A bit of research showed me that women are more likely to experience burnout than men due to a number of factors, including gender inequities in the workplace, family responsibilities, a lack of affordable childcare, and a societal expectation that we effortlessly balance work and life. This is something drilled into many of us: You can have it all but that means you have to work hard all day, take care of your family, your financial responsibilities, household tasks, and do it all with a smile and no semblance of stress. Despite this “Super Woman” expectation, it gives us no guarantee for promotion, development, or even, in some cases, basic compassion from our employers.

Back to the female mid-life crisis. Many of us reflect on this and nod our heads realizing that we are burnt out. However, admitting that is tough for women because of the Super Woman expectation—it is a sign of weakness. We must keep going! We must take care of everyone!

Segil: What can these women do to ease into the next phase of their lives?

The hardest part is deciding what’s next. Some women have decided to move into their “portfolio career”: sitting on boards, volunteering, and consulting. Others are taking time off and going back into corporate life for “just one more gig.” One thing we all have in common is that we want to keep going, we want to contribute, and be recognized. We have worked so hard for so long and don’t deserve to be overlooked. This goes for all women, not just executive women.

One colleague said to me that she was “looking for fabulous and I won’t settle for less.” We are learning to set our boundaries and not settle for “8 out of 10” of our desires. We want “fabulous.” Another put it, “I’m looking for a different hamster wheel,” meaning she still wants to run, but on a wheel that is supportive of her efforts. I think we all need to be clear on what “fabulous” means to us individually.
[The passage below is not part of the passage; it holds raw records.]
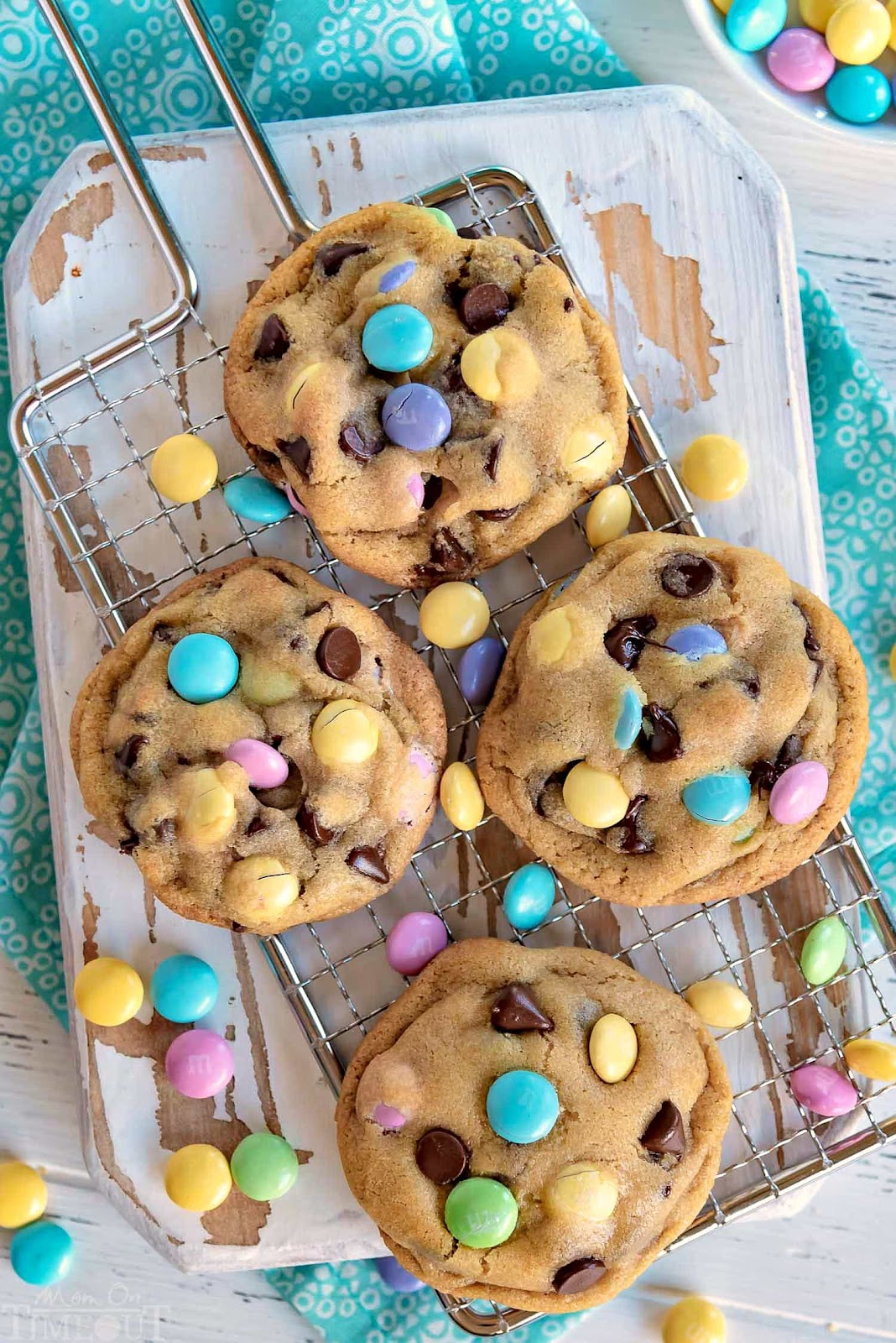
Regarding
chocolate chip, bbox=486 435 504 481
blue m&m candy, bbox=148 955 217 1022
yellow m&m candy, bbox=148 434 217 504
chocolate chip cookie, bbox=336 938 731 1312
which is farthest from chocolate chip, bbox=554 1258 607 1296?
yellow m&m candy, bbox=148 434 217 504

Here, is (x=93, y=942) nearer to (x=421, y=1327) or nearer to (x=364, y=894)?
(x=364, y=894)

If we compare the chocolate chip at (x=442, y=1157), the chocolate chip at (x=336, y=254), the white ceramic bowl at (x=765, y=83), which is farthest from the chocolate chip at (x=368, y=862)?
the white ceramic bowl at (x=765, y=83)

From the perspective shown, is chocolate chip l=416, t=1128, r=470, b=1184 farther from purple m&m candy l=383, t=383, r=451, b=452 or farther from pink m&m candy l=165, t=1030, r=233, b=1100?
purple m&m candy l=383, t=383, r=451, b=452

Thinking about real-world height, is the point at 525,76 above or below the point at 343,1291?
above

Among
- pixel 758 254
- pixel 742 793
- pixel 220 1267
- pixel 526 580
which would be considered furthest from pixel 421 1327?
pixel 758 254

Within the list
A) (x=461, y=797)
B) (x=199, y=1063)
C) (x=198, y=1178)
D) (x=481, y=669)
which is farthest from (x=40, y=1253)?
(x=481, y=669)

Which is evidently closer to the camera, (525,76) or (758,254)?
(758,254)
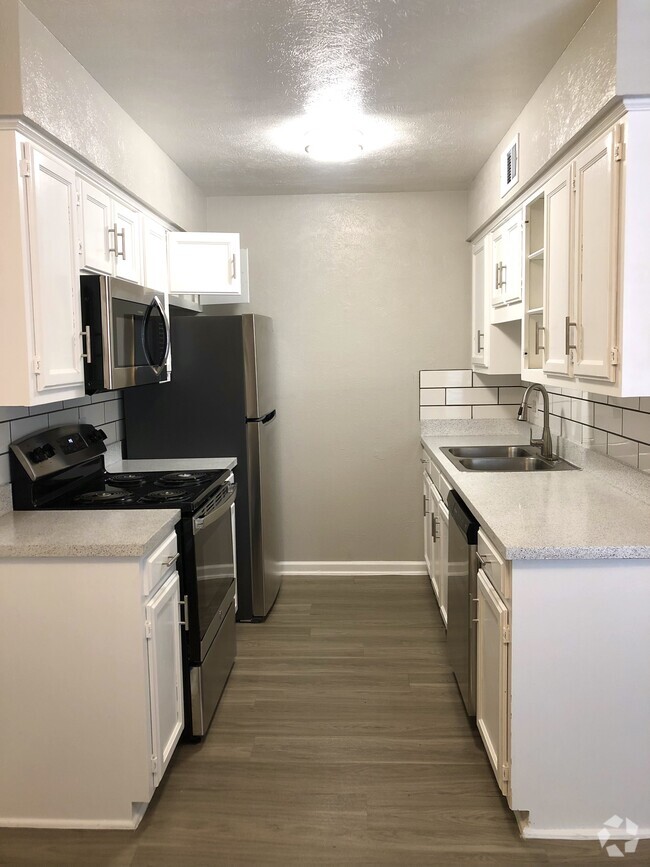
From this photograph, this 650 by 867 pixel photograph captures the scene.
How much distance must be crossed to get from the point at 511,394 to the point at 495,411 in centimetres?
15

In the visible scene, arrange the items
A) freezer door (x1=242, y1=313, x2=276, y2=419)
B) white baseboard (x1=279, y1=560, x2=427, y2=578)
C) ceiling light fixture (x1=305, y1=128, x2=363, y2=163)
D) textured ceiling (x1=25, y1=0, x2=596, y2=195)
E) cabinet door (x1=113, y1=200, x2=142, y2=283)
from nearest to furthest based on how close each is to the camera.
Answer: textured ceiling (x1=25, y1=0, x2=596, y2=195) → cabinet door (x1=113, y1=200, x2=142, y2=283) → ceiling light fixture (x1=305, y1=128, x2=363, y2=163) → freezer door (x1=242, y1=313, x2=276, y2=419) → white baseboard (x1=279, y1=560, x2=427, y2=578)

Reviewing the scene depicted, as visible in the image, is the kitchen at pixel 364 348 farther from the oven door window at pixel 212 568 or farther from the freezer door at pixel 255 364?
the freezer door at pixel 255 364

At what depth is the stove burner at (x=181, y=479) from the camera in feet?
9.89

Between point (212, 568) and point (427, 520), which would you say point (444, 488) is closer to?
point (427, 520)

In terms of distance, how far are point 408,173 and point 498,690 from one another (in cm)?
294

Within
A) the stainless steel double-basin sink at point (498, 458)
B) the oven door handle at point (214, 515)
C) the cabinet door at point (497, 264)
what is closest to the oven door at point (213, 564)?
the oven door handle at point (214, 515)

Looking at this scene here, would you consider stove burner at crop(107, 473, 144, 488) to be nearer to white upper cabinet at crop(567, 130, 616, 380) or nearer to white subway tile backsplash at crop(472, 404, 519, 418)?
white upper cabinet at crop(567, 130, 616, 380)

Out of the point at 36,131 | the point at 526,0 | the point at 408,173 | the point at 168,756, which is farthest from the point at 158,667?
the point at 408,173

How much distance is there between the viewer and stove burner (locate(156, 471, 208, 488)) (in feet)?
9.89

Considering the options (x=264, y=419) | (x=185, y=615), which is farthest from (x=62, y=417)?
(x=264, y=419)

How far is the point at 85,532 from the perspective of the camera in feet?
7.51

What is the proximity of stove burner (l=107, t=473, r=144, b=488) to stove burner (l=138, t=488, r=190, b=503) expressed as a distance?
13.1 inches

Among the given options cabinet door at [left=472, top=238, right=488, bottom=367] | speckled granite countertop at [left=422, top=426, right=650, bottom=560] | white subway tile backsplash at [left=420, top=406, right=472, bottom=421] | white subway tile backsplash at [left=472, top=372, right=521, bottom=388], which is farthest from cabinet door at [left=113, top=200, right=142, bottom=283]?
white subway tile backsplash at [left=472, top=372, right=521, bottom=388]

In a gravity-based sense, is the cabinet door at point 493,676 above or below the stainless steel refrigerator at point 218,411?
below
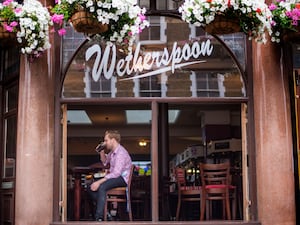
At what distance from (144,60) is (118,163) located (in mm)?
1360

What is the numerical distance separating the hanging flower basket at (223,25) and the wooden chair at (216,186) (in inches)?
86.3

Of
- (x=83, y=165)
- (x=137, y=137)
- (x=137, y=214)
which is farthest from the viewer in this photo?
(x=137, y=137)

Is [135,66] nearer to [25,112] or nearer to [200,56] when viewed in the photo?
[200,56]

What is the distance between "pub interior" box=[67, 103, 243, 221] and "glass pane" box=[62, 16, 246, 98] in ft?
1.05

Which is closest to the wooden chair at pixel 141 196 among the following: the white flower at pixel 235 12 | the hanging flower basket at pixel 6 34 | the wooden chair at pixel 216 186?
the wooden chair at pixel 216 186

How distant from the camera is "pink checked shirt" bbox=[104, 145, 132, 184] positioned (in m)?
8.10

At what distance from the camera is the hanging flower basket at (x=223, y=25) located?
21.9 ft

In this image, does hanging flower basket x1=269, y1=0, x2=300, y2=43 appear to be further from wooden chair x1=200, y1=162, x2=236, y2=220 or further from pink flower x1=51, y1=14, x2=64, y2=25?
pink flower x1=51, y1=14, x2=64, y2=25

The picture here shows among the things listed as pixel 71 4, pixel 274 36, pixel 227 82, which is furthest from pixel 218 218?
pixel 71 4

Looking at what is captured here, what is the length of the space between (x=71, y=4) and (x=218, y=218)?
320 cm

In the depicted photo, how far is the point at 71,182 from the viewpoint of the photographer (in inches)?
315

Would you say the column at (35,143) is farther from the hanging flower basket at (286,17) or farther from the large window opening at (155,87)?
the hanging flower basket at (286,17)

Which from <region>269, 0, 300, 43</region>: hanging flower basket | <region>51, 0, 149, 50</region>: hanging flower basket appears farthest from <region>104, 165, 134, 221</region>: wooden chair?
<region>269, 0, 300, 43</region>: hanging flower basket

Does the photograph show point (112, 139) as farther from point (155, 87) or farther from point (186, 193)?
point (186, 193)
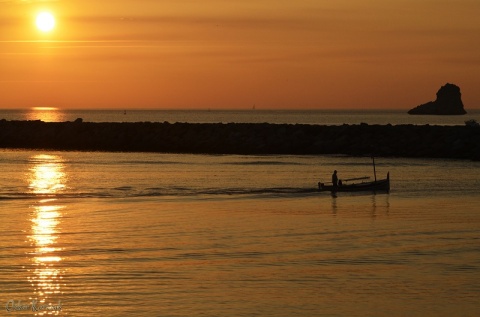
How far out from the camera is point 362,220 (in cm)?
2833

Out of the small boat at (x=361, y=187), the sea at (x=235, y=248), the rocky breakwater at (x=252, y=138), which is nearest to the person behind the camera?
the sea at (x=235, y=248)

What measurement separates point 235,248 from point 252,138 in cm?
5066

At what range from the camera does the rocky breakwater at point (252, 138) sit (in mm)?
64938

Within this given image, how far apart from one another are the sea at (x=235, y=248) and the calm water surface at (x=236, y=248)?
0.13 ft

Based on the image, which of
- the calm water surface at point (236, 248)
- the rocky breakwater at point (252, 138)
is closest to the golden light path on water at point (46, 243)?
the calm water surface at point (236, 248)

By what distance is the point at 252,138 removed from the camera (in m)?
72.8

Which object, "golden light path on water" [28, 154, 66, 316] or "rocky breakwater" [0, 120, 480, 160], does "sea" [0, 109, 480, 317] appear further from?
"rocky breakwater" [0, 120, 480, 160]

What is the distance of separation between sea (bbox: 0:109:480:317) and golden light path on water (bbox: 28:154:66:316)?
5cm

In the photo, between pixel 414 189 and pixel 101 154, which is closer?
pixel 414 189

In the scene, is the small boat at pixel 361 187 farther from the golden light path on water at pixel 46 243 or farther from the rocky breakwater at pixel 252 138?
the rocky breakwater at pixel 252 138

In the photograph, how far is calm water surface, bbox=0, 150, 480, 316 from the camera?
54.6ft

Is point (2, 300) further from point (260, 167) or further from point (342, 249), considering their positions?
point (260, 167)

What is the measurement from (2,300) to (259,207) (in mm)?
16400

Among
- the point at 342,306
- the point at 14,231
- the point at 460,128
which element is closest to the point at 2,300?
the point at 342,306
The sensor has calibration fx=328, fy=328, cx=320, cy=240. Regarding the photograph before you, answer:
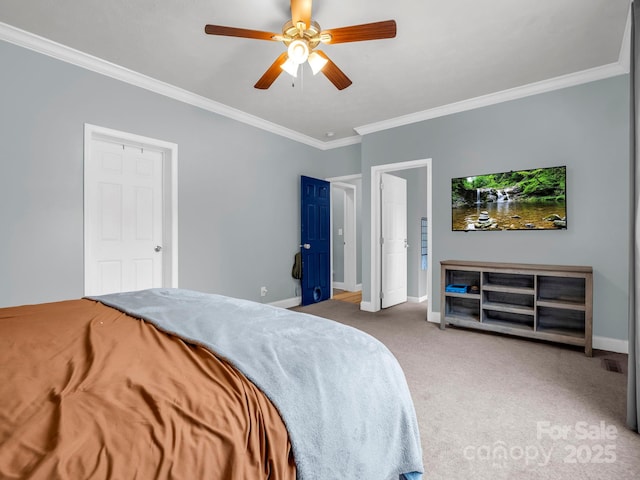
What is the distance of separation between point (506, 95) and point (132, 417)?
13.9ft

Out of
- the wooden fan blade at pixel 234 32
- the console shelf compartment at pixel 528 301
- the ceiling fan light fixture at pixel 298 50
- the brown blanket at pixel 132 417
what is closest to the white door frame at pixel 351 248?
the console shelf compartment at pixel 528 301

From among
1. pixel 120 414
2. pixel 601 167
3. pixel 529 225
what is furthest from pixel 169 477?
pixel 601 167

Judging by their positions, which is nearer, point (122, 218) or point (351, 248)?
point (122, 218)

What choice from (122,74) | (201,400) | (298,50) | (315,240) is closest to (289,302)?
(315,240)

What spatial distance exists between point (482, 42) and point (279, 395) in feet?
9.99

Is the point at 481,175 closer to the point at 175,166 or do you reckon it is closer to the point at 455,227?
the point at 455,227

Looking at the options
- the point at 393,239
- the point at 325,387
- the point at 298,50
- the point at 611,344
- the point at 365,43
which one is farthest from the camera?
the point at 393,239

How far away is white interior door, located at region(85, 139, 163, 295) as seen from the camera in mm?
3076

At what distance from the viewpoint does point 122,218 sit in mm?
3275

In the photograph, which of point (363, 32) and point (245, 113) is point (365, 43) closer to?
point (363, 32)

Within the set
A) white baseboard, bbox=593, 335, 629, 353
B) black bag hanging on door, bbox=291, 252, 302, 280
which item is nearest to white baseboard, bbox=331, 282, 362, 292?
black bag hanging on door, bbox=291, 252, 302, 280

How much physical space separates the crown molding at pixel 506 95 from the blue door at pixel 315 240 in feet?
3.85

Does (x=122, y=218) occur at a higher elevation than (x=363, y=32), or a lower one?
lower

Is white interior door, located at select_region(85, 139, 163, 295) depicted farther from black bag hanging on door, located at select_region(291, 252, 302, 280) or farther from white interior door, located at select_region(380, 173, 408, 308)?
white interior door, located at select_region(380, 173, 408, 308)
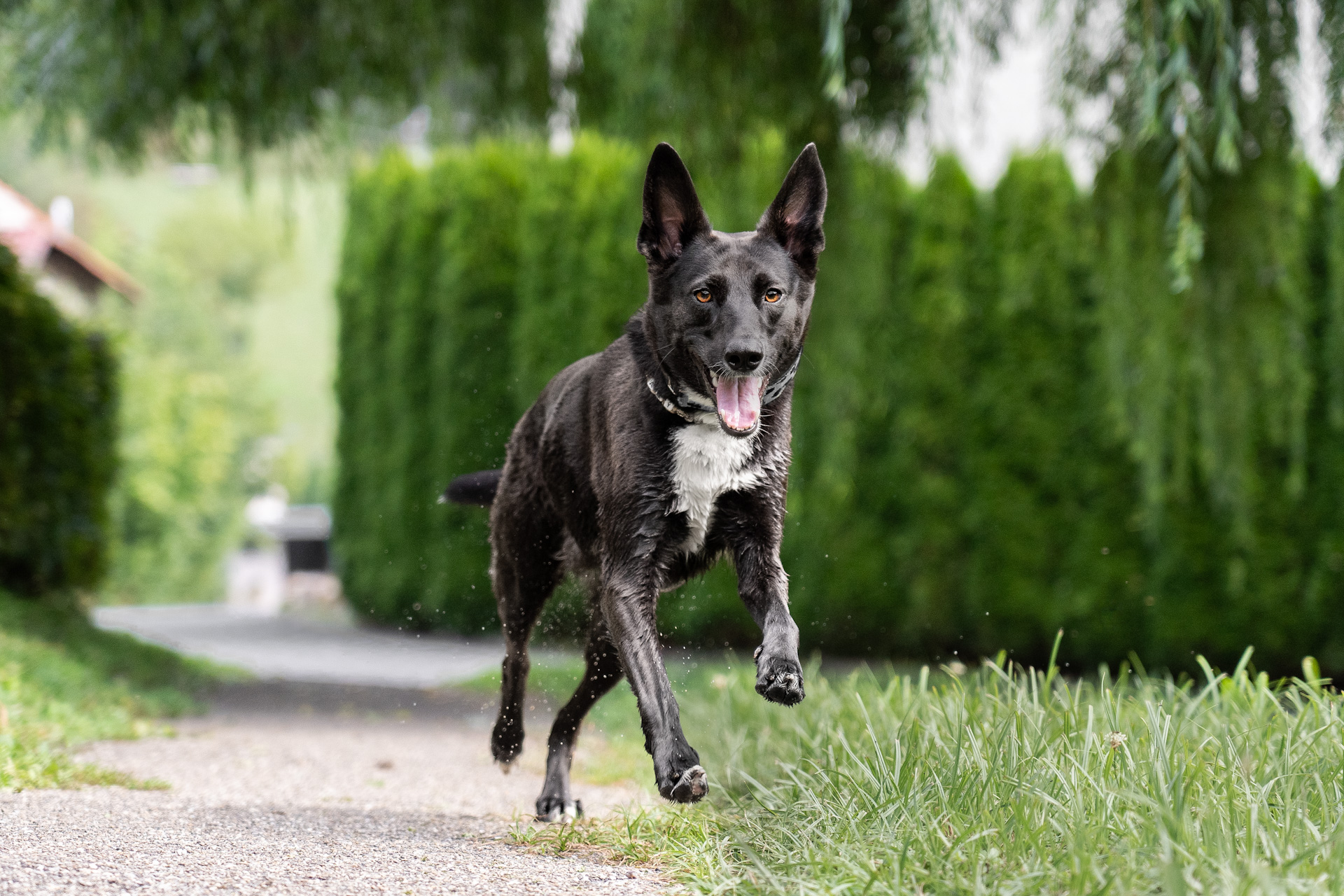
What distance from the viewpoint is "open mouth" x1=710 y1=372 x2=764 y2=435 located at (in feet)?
8.43

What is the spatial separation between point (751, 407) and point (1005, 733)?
1051 millimetres

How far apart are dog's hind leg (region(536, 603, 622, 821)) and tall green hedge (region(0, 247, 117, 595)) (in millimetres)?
4579

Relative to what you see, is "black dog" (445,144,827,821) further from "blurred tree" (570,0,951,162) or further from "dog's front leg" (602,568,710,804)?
"blurred tree" (570,0,951,162)

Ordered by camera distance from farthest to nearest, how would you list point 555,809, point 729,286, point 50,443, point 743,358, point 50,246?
point 50,246
point 50,443
point 555,809
point 729,286
point 743,358

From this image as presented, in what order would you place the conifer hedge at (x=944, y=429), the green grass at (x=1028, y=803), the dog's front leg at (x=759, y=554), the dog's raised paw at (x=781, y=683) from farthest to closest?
the conifer hedge at (x=944, y=429)
the dog's front leg at (x=759, y=554)
the dog's raised paw at (x=781, y=683)
the green grass at (x=1028, y=803)

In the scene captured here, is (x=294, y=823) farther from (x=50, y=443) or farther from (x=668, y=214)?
(x=50, y=443)

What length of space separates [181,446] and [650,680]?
18.2 m

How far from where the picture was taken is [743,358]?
98.7 inches

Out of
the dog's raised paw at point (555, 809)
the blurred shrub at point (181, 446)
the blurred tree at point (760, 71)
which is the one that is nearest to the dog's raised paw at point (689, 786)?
the dog's raised paw at point (555, 809)

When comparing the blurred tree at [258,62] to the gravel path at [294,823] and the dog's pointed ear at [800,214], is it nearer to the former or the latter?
the gravel path at [294,823]

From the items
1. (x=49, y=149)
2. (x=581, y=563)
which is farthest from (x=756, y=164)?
(x=49, y=149)

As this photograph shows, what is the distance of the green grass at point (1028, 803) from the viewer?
219cm

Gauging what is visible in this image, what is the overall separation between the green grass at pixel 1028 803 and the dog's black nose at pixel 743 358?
1.04m

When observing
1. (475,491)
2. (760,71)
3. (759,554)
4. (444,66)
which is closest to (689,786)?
(759,554)
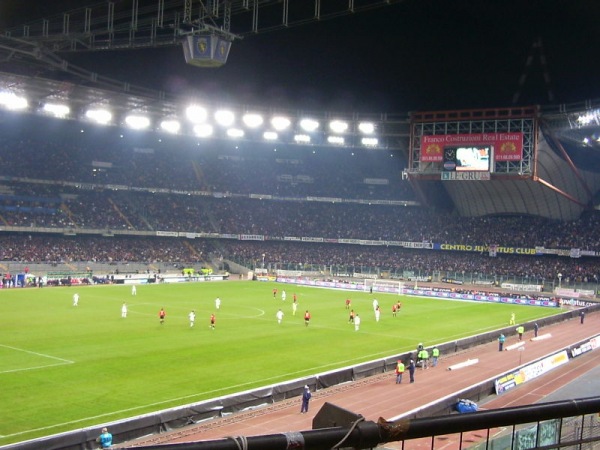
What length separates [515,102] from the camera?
67.6 meters

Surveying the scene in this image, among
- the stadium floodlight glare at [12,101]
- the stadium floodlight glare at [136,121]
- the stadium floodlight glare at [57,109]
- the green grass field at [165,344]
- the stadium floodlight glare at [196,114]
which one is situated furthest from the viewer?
the stadium floodlight glare at [136,121]

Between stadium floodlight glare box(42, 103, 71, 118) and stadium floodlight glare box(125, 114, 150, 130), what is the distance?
7.87 meters

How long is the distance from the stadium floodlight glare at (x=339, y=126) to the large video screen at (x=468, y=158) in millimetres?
19228

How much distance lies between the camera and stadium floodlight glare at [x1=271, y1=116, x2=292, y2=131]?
84.6 m

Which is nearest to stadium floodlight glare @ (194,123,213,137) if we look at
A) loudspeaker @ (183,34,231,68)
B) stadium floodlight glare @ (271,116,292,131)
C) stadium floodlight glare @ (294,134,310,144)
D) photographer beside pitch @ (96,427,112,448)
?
stadium floodlight glare @ (271,116,292,131)

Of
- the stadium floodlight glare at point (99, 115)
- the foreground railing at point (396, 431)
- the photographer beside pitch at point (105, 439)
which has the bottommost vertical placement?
the photographer beside pitch at point (105, 439)

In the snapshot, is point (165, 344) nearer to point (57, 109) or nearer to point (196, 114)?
point (57, 109)

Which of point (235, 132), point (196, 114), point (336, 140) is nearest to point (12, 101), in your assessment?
point (196, 114)

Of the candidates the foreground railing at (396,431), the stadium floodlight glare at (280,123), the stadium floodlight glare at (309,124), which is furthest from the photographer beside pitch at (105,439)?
the stadium floodlight glare at (309,124)

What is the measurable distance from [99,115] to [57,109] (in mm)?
5325

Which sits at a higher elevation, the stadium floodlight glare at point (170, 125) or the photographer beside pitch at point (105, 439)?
the stadium floodlight glare at point (170, 125)

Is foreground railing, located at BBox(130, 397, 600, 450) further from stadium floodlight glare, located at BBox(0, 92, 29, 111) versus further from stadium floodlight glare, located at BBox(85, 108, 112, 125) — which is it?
stadium floodlight glare, located at BBox(85, 108, 112, 125)

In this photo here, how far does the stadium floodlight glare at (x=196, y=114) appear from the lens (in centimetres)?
7827

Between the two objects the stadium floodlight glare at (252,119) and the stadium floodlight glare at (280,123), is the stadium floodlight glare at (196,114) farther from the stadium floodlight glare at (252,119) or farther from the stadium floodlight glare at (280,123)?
the stadium floodlight glare at (280,123)
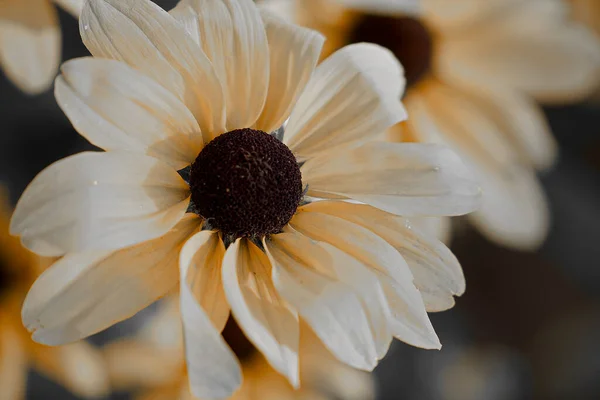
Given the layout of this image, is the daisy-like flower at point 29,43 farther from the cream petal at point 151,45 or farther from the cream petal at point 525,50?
the cream petal at point 525,50

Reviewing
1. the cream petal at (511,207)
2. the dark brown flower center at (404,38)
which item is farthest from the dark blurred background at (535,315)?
the dark brown flower center at (404,38)

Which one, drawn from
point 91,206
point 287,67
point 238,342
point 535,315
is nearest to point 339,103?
point 287,67

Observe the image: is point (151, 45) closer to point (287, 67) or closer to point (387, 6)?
point (287, 67)

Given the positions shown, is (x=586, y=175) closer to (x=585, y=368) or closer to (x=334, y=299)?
(x=585, y=368)

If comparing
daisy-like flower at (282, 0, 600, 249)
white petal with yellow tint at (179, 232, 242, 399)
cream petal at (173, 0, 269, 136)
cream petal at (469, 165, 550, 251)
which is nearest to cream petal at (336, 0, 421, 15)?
daisy-like flower at (282, 0, 600, 249)

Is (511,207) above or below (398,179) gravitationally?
below
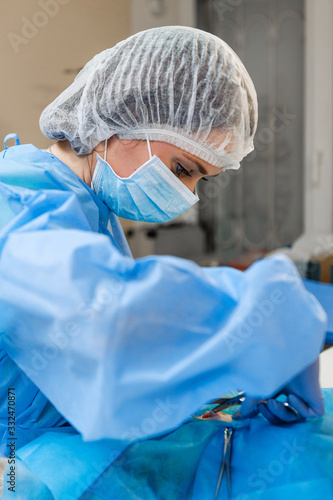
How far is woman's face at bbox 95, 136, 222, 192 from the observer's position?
1012mm

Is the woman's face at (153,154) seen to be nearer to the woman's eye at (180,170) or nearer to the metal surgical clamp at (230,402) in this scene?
the woman's eye at (180,170)

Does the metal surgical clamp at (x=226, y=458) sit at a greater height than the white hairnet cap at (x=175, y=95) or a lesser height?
lesser

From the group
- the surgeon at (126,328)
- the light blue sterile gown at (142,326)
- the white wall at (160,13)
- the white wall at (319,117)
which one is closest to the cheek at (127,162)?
the surgeon at (126,328)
Segil: Any advice for employers?

Yes—please pay attention to the signs of burnout or you could risk losing this talent. We already experienced the Great Resignation where employees of all genders tired of the endless workdays and left companies in droves, only to find that the grass was not so green on the other side. As an organization, you need to be aware that the market WILL heat back up, and hopefully soon. When this happens, employees will remember how they were treated, how stressed out they were, and how their leadership responded to these issues. A mass exodus is inevitable for some companies but that doesn’t have to be you. Pay attention and address burnout for all genders.

Larraine Segil is founder, chair, and CEO of the Exceptional Women Alliance. Amy Hanlon-Rodemich is cofounder of HR Revolt.